I have an existing A-3 Occupancy ( church ) that is proposing to do some remodeling

/ alterations to some of their interior spaces. The plans show a new, 1 hr. fire rated

corridor with a 1 hr. rated ceiling, as well as, 1 hr. rated walls.

The plans indicated emt conduit, emt boxes, emergency light ( battery pack type )

fixtures and fluorescent type fixtures installed into the rated corridor assemblies.

*QUESTION #1:* Do ya'll actually check the type of components being installed in

to these type of rated assemblies, ..on the plans AND in the field?

*QUESTION #2:* Is the emt type of conduit and boxes approved ( rated ) for

installation into fire rated assemblies?

I am researching the emergency light and the fluorescent lighting fixtures for info.

Any info &  experience from ya'll, on these type of components, will be appreciated!

Thanks!  

.


----------



## codeworks (Dec 15, 2011)

emt is fine tio be installed in a one hour rated wall assembly. watch box spacing "back to back", can not be close than 24" unless certain steps/precautions are taken. metal boxes are non combustible, so thats a non issue as well. you will need to check fixtures, if they are in an opening that "penetrates the ceiling assembly" they will need to meet the minimum i hr rating. cut sheets should tell you this


----------



## BSSTG (Dec 15, 2011)

Greetings

Read up on section 713 of the IBC which deals with penetrations of fire resistant assemblies.The switches and devices in the boxes should not be an issue. What is required is that the boxes be listed for memebrane penetrations. Just looked at some yesterday in a 1 hour rated fire barrier. The boxes were not of the variety that was listed for that type of penetration. So to rectify this they can use the putty packs which is what I recommended. There are actually several options per 713.3..2 (ex).

BS


----------



## BSSTG (Dec 15, 2011)

Greetings again,

Well I goofed. According to UL the metallic device boxes that have a UL stamp are suitable for use in rated assemblies not exceeding 2 hours without addtional protections such as the putty packs. That admitted, section 713 still must be adhered to with regard to back to back boxes etc. as mentioned by codeworks.

BS


----------



## Builder Bob (Dec 15, 2011)

The nice blue PVC boxes also meet the two hour rating as well.......


----------



## globe trekker (Dec 15, 2011)

Thank you all for your input!
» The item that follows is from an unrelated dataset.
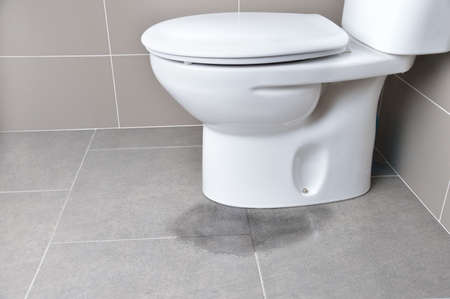 Foto de Leakage of water from a toilet due to blockage of the pipe - Imagen libre de derechos
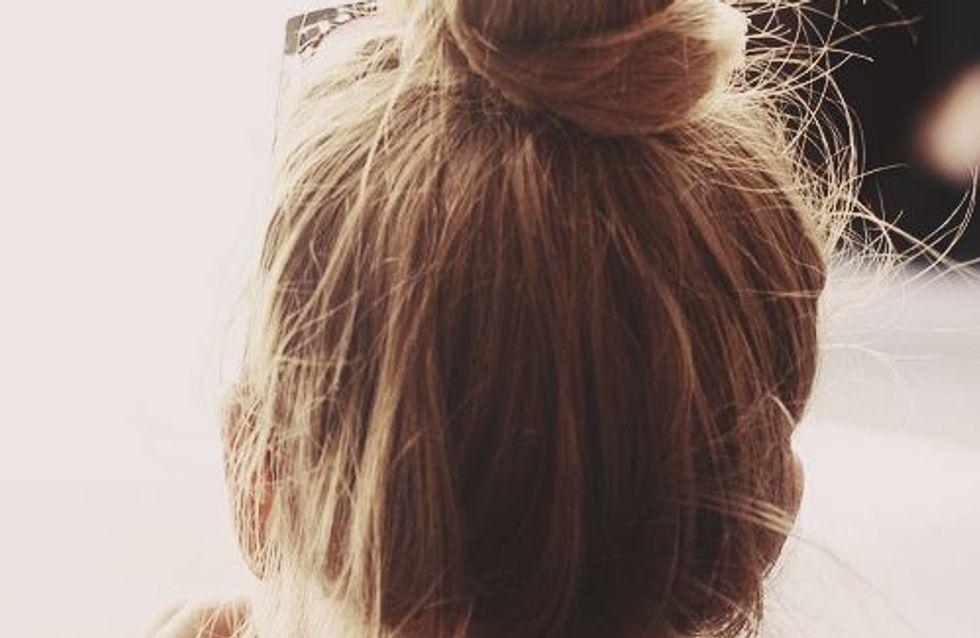 Los consejos que necesitas saber para dar volumen al cabello fino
I am aware of the "back-to-back" spacing requirements

for the elec. junction boxes, in rated assemblies.

Builder Bob,

I have seen the pvc type, fire rated elec. boxes. They even make `em up to a 4

hr. rating.

The question about verifying the fire rated elec. components in the field is still

on the table so-to-speak. Does anyone actually look at / inspect these type

components in the various types of fire rated assemblies?

Also, does anyone know about the ratings of recessed fluorescent lighting

...are there 1 hr. rated fluorescent lighting fixtures out there, or is this

something that I shouldn't really worry about? I have some that are

being "proposed" to be installed in the 1 hr. rated ceiling.   The

dimensions of the fluorescent fixtures are 2' x 4', recessed in to the

rated ceiling.

Thanks !  

.


----------



## pwood (Dec 15, 2011)

i look to see if the fixtures and the method of installation are in compliance with the plans i approved. absolutely!


----------



## BSSTG (Dec 15, 2011)

Greetings again,

After having worked in high rise condos in Houston where a firefighter was killed some years ago I too learned the value of checking that stuff. The fire in that case jumped outside the building to an upper floor as I recall. I was working with my tools in a building next door on that job and got to know several of the Houston inspectors fairly well. They were all over the place on our particular remodel project after the incident. Rightly so.

With regard to the fixtures, what I have seen before was the fixture being incapsulated with rated materials. Since I am relatively new to plan review I don't really know other than that if there are rated fixtures. I have also seen double ceilings which would negate that requirement for fixture rating with the upper ceiling being the fire rated horizontal barrier. I believe that is fairly common. I would expect that if you do find rated fixtures they would be expensive. I've never looked into it.

BS


----------



## mtlogcabin (Dec 15, 2011)

http://www.tenmat-us.com/fire-product-ff130-2x4.html

Makes a product to use over recessed fixtures and other items.


----------



## globe trekker (Dec 15, 2011)

Again, "thank you" all for your input!

I will compose a letter back to the electrical RDP ( an ee-lek-tree-kull in-jun-neer )

and request that a compliant fire rated fixture be installed, or for an approved

alternative be submitted for review.

Ya'll are the best!  

mtlogcain,

Interesting product! Thanks!

.


----------



## Frank (Dec 16, 2011)

Look also at the ceiling system UL or other designs--they often specify how to protect light fixtures etc.

All listed electrical boxes are minimum 2 hr rated although back to back does apply.


----------



## Paul Sweet (Dec 16, 2011)

The UL Guide to Fire Resistance Ratings - ANSI/UL 263 has limitations on electrical boxes in rated assemblies:

http://database.ul.com/cgi-bin/XYV/template/LISEXT/1FRAME/showpage.html?name=BXUV.GuideInfo&ccnshorttitle=Fire+Resistance+Ratings+-+ANSI/UL+263&objid=1074327030&cfgid=1073741824&version=versionless&parent_id=1073984818&sequence=1


----------